## List of tasks
a) Answer these questions from the Alzheimer's treatments text, one line each, marked (i), (ii), (iii):
(i) How many years of research have gone by without a treatment that can stop the disease?
(ii) Which process was the first one found to be involved in Alzheimer's?
(iii) In what year was amyloid discovered?
b) Write out the Alzheimer's treatments text between "Since the build-up" and "into potential treatments.", inclusive, and swap "immunotherapy" for "antibody therapy".

## Study text
::::

We desperately need new treatments for Alzheimer’s. While current treatments can help people with symptoms, over 100 years of research hasn’t given us a treatment that can stop this devastating disease. But we are getting closer, with more treatments than ever before in development.
Targeting the disease process
Understanding the processes in the brain that cause Alzheimer’s means new treatments can be developed to target them. Unlike the current symptomatic treatments, these new treatments aim to change the disease process itself – modifying brain changes to slow or stop the progression of the disease.
Since the build-up of amyloid in the brain was the first process discovered to be involved in Alzheimer’s, many new treatments in development are aimed at amyloid. The amyloid protein is present in all of our brains, but during Alzheimer’s something goes wrong and it changes, becoming toxic and harming the brain. Many new treatments aim to stop it building up, or enhance its clearance. They range from inhibitors to immunotherapy – all targeted at different steps in the amyloid pathway. The time from the discovery of amyloid in 1984, to anti-amyloid treatments now being tested in late stage clinical trials reflects how long it takes for discoveries in the lab to be translated into potential treatments.

::::

## Entries provided

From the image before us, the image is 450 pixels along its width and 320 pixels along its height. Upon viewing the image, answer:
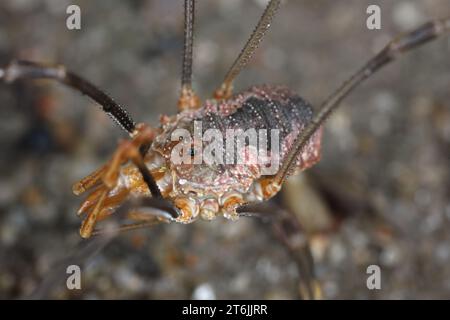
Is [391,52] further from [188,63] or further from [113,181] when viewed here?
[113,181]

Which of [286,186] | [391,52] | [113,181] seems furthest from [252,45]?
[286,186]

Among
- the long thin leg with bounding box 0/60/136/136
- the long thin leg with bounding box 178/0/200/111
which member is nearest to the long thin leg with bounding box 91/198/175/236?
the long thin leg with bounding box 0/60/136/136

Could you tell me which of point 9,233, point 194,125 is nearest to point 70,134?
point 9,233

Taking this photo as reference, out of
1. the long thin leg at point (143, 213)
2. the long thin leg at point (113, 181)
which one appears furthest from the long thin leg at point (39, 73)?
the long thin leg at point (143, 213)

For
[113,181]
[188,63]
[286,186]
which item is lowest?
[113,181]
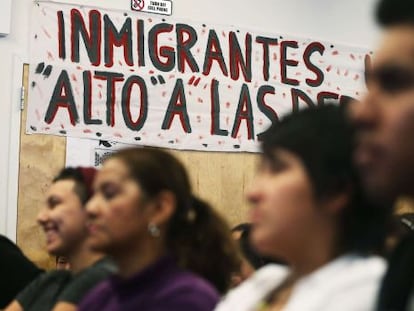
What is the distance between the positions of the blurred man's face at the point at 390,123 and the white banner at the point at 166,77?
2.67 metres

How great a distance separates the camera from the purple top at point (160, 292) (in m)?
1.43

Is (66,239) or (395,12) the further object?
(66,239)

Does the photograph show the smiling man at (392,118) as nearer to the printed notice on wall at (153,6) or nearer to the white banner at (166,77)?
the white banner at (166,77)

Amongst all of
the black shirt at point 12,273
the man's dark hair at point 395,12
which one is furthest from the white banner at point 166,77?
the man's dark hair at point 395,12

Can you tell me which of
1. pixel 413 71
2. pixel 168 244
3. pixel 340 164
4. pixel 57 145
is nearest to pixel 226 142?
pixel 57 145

::::

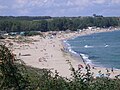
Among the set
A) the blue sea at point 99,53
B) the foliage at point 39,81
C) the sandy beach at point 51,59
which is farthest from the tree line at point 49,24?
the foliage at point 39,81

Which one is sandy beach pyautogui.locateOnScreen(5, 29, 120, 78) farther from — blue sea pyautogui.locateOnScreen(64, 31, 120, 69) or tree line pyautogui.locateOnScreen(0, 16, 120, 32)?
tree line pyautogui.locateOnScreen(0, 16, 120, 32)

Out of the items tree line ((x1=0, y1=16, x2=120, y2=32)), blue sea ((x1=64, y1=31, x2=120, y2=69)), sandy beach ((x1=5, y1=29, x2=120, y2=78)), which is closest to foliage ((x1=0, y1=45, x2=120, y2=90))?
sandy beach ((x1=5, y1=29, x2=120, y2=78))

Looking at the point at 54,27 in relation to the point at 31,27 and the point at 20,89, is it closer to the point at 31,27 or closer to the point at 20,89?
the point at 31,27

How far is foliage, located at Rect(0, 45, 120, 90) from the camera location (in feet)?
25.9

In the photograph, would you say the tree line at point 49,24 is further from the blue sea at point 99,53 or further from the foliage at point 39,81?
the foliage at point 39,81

::::

## Results for the exercise
a)
(i) Over 100 years
(ii) The build-up of amyloid in the brain
(iii) 1984

b)
Since the build-up of amyloid in the brain was the first process discovered to be involved in Alzheimer’s, many new treatments in development are aimed at amyloid. The amyloid protein is present in all of our brains, but during Alzheimer’s something goes wrong and it changes, becoming toxic and harming the brain. Many new treatments aim to stop it building up, or enhance its clearance. They range from inhibitors to antibody therapy – all targeted at different steps in the amyloid pathway. The time from the discovery of amyloid in 1984, to anti-amyloid treatments now being tested in late stage clinical trials reflects how long it takes for discoveries in the lab to be translated into potential treatments.